NFC: Why can’t this be created in other health care settings?

Serrano: I don’t know. I think that there are a lot of people in health care that still just go to work, try to do as little as they can and take as many breaks as possible, get paid and go home. I think if everyone had the attitude that people at AirEvac have, health care would be great.

NFC: Would you agree that attitude is created by the environment?

Serrano: Right—attitude is created by the environment. Plus, I think you have to really like what you do. I am somebody who loves what I do.

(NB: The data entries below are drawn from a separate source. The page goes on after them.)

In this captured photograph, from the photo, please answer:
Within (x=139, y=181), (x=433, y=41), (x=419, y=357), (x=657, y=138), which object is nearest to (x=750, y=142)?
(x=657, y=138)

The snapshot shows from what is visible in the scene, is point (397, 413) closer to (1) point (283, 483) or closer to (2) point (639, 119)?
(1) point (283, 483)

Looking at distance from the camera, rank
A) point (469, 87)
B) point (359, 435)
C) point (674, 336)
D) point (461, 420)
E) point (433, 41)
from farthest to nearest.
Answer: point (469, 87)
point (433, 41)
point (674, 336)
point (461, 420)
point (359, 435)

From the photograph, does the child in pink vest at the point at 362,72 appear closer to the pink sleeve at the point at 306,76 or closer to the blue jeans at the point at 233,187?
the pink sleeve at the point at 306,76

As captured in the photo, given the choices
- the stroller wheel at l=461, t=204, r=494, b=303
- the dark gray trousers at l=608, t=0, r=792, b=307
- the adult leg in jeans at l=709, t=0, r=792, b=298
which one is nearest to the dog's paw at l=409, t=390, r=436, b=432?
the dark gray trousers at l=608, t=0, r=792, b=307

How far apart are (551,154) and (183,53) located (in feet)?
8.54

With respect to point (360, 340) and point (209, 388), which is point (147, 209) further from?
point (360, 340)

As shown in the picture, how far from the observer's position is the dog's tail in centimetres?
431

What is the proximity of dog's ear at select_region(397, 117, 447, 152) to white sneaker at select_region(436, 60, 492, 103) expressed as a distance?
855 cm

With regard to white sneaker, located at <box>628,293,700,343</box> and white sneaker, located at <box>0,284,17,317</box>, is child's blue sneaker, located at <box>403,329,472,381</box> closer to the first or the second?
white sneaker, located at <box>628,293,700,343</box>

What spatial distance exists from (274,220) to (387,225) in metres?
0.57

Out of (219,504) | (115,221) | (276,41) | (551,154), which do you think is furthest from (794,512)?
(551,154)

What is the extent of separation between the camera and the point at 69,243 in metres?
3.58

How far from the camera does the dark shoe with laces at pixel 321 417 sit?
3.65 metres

NFC: Even the 12-hour shifts?

Serrano: Even the 12-hour shifts; sometimes we even work 24-hour shifts. You can work a 24-hour shift when the person who is going to relieve you gets sick and you have to stay. You say, “Well, OK, I’ll take a shower and maybe someone can bring me some clean underwear.” Otherwise, you just do it—it is just part of a job and we don’t mind it at all.

NFC: Do you think you are ever going to get tired of this?

Serrano: Oh yes. I don’t know if I will ever get tired of it. I actually work with a guy who has been flying with AirEvac since the company started in 1969. He is a neonatal flight nurse. He said, “You never get tired of it, but your body is going to get tired of it.” Flying is a big stressor—the noise, the vibration and the heat here in the summertime—it can really take a toll on you. I think that jumping in and out of airplanes and helicopters is something that you can’t do when you are 60 years old. I’m 40. I love it now and I am sure that I will love it for another 5-10 years.